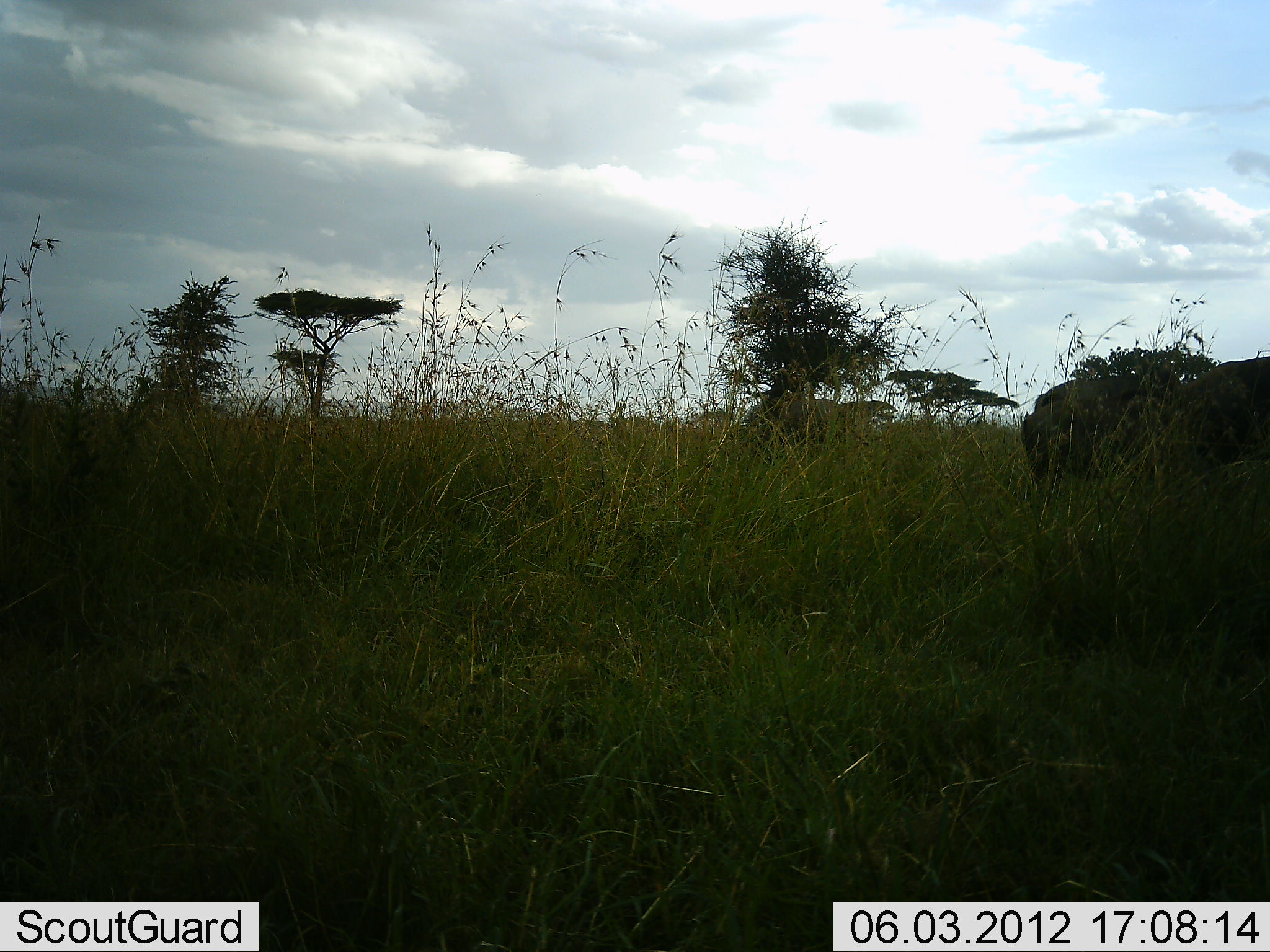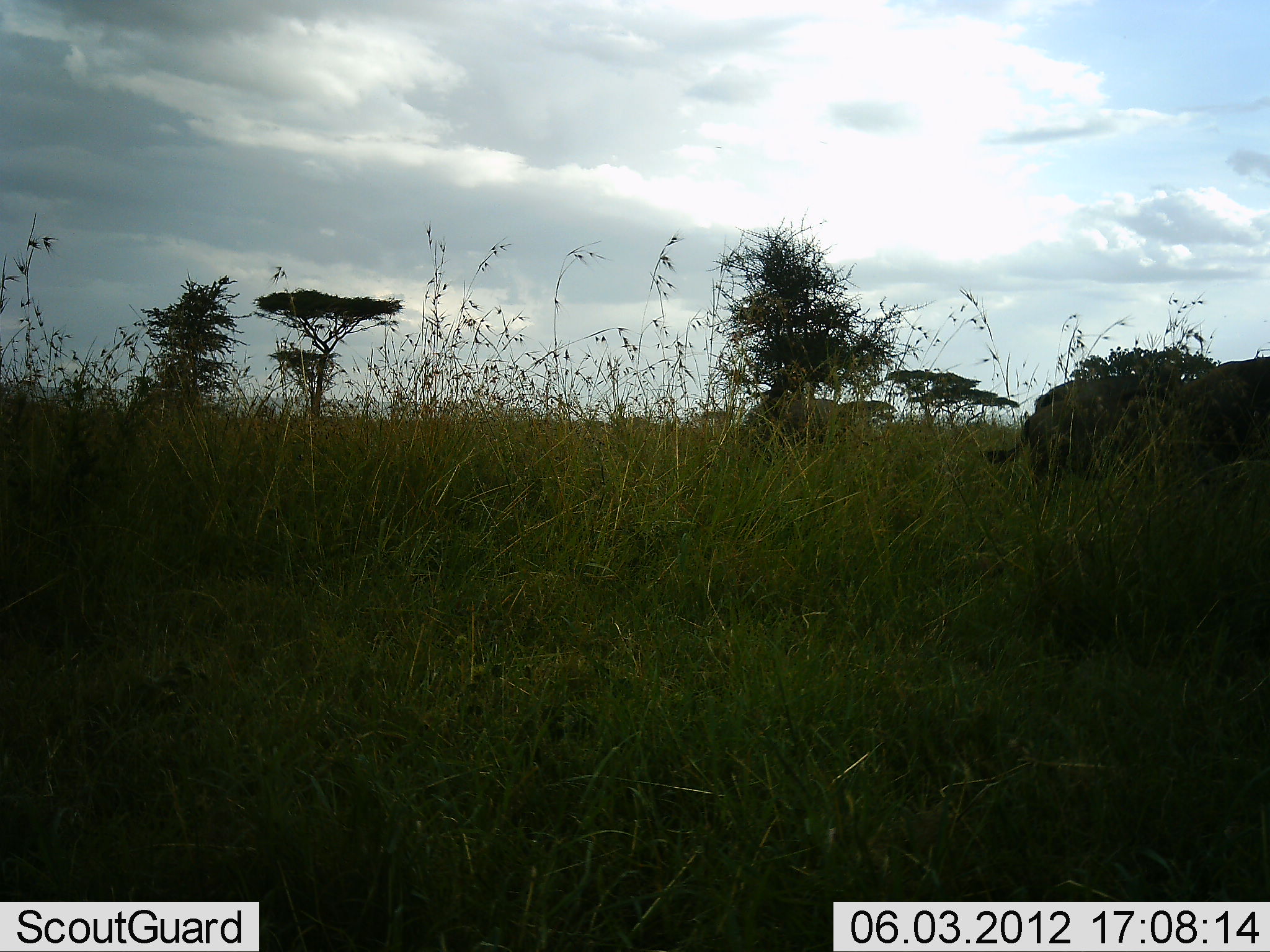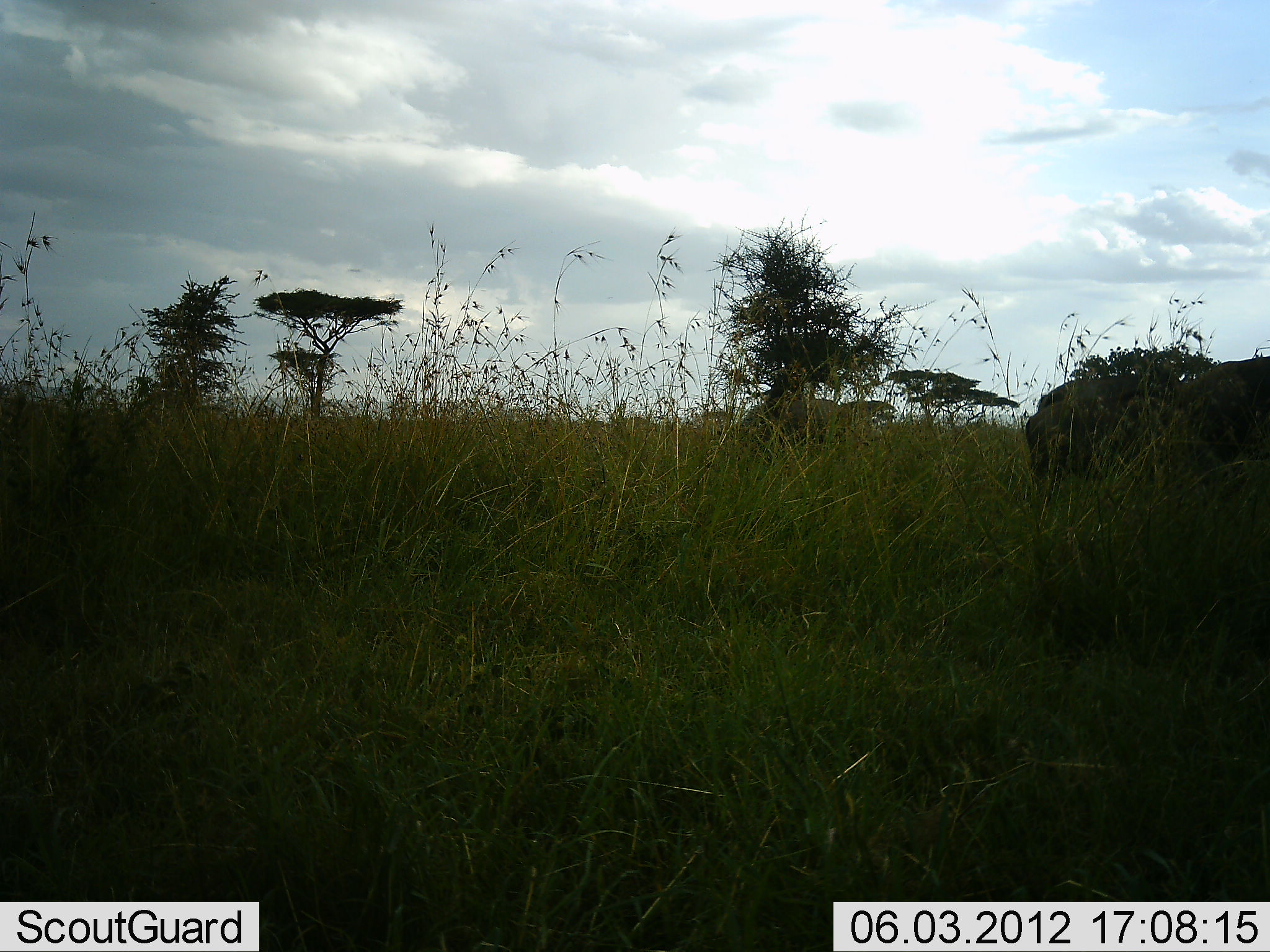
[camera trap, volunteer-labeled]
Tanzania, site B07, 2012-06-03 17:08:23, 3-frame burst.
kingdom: Animalia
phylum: Chordata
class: Mammalia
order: Artiodactyla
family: Bovidae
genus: Connochaetes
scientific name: Connochaetes taurinus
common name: blue wildebeest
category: wildebeest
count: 2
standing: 88%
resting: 0%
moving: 0%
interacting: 0%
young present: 12%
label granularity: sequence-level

○ ○ ○ ○

▶ [To do] Leaving aside the images, write out every entry above exactly.

▶ [Exercise answer]
[camera trap, volunteer-labeled]
Tanzania, site B07, 2012-06-03 17:08:23, 3-frame burst.
kingdom: Animalia
phylum: Chordata
class: Mammalia
order: Artiodactyla
family: Bovidae
genus: Connochaetes
scientific name: Connochaetes taurinus
common name: blue wildebeest
category: wildebeest
count: 2
standing: 88%
resting: 0%
moving: 0%
interacting: 0%
young present: 12%
label granularity: sequence-level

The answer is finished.